Exercise: Reproduce the data below, swapping each "slate roof" for "tiled roof" and leaving everything else untouched.

Data excerpts:
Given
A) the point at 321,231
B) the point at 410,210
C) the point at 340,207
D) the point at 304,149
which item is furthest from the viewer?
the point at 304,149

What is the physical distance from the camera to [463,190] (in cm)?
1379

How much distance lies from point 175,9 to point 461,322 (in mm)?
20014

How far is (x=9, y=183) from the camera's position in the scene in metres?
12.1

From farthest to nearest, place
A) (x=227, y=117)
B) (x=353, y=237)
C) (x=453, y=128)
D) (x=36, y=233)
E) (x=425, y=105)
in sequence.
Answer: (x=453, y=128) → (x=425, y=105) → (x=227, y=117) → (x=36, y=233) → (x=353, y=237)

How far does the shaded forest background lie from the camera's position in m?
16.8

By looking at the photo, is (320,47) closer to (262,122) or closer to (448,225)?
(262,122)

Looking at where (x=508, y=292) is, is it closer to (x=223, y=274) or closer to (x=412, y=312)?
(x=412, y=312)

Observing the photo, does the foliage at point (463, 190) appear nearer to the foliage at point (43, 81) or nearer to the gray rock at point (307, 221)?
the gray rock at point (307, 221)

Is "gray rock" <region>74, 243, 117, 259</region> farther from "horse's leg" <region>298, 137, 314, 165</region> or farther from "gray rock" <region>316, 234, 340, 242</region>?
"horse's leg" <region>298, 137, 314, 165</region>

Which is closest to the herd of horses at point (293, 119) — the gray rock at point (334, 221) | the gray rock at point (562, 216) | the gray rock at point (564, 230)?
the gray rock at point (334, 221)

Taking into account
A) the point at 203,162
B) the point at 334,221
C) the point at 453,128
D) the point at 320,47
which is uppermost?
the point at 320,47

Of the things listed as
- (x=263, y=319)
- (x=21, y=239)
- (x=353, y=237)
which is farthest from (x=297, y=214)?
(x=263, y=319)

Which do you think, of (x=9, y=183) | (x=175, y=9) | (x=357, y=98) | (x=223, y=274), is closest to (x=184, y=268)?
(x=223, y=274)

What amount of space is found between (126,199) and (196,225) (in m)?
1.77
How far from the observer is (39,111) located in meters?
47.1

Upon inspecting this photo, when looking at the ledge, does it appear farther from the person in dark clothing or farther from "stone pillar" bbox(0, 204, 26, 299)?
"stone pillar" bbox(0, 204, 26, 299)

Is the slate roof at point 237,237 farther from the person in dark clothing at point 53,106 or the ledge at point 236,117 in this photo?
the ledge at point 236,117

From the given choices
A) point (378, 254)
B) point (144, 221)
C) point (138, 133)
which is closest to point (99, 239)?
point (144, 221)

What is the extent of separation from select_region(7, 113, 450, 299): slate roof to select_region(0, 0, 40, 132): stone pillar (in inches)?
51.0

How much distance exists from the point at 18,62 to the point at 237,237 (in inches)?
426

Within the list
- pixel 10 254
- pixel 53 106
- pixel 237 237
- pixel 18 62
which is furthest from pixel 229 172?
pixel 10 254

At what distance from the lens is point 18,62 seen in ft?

Full response:
Given
A) the point at 321,231
B) the point at 410,210
C) the point at 340,207
D) the point at 304,149
which item is furthest from the viewer?
the point at 304,149

What is the physical distance from the camera to [463,190] (in cm)?
1379

How much distance lies from point 175,9 to point 461,322 (in mm)?
20014

How far is (x=9, y=183) from the camera's position in the scene in metres?
12.1

From farthest to nearest, place
A) (x=227, y=117)
B) (x=353, y=237)
C) (x=453, y=128)
D) (x=36, y=233)
E) (x=425, y=105)
in sequence.
Answer: (x=453, y=128) → (x=425, y=105) → (x=227, y=117) → (x=36, y=233) → (x=353, y=237)

How far does the shaded forest background lie from the camera's position in m?
16.8

By looking at the photo, is (320,47) closer to (262,122) or closer to (448,225)?
(262,122)

Looking at where (x=508, y=292) is, is it closer to (x=223, y=274) or closer to (x=412, y=312)?
(x=412, y=312)

Observing the photo, does the foliage at point (463, 190) appear nearer to the foliage at point (43, 81) or nearer to the gray rock at point (307, 221)?
the gray rock at point (307, 221)

Is "gray rock" <region>74, 243, 117, 259</region> farther from "horse's leg" <region>298, 137, 314, 165</region> or farther from "gray rock" <region>316, 234, 340, 242</region>?
"horse's leg" <region>298, 137, 314, 165</region>

Which is closest to the herd of horses at point (293, 119) — the gray rock at point (334, 221) | the gray rock at point (562, 216) | the gray rock at point (564, 230)?
the gray rock at point (334, 221)

Taking into account
A) the point at 203,162
B) the point at 334,221
C) the point at 453,128
D) the point at 320,47
which is uppermost?
the point at 320,47

Of the things listed as
- (x=263, y=319)
- (x=21, y=239)
- (x=353, y=237)
which is farthest from (x=297, y=214)?
(x=263, y=319)

Which do you think, of (x=9, y=183) | (x=175, y=9) | (x=357, y=98) | (x=223, y=274), is closest to (x=184, y=268)?
(x=223, y=274)

What amount of space is found between (126,199) and (196,225) (in m)?
1.77
How far from the observer is (39,111) located in meters?
47.1

Upon inspecting this photo, when looking at the ledge, does it appear farther from the person in dark clothing or farther from "stone pillar" bbox(0, 204, 26, 299)?
"stone pillar" bbox(0, 204, 26, 299)

Is the tiled roof at point 237,237 farther from the person in dark clothing at point 53,106 or the ledge at point 236,117 in this photo?
the ledge at point 236,117

From the given choices
A) point (378, 254)
B) point (144, 221)
C) point (138, 133)
which is closest to point (99, 239)?
point (144, 221)

What is the extent of separation from select_region(7, 113, 450, 299): tiled roof to select_region(0, 0, 40, 132): stone pillar (in inches)?
51.0

How much distance exists from the point at 18,62 to the point at 237,237 (in inches)?
426

Within the list
- pixel 10 254
- pixel 53 106
- pixel 237 237
- pixel 18 62
which is furthest from pixel 229 172?
pixel 10 254

At what distance from the lens is point 18,62 seen in ft?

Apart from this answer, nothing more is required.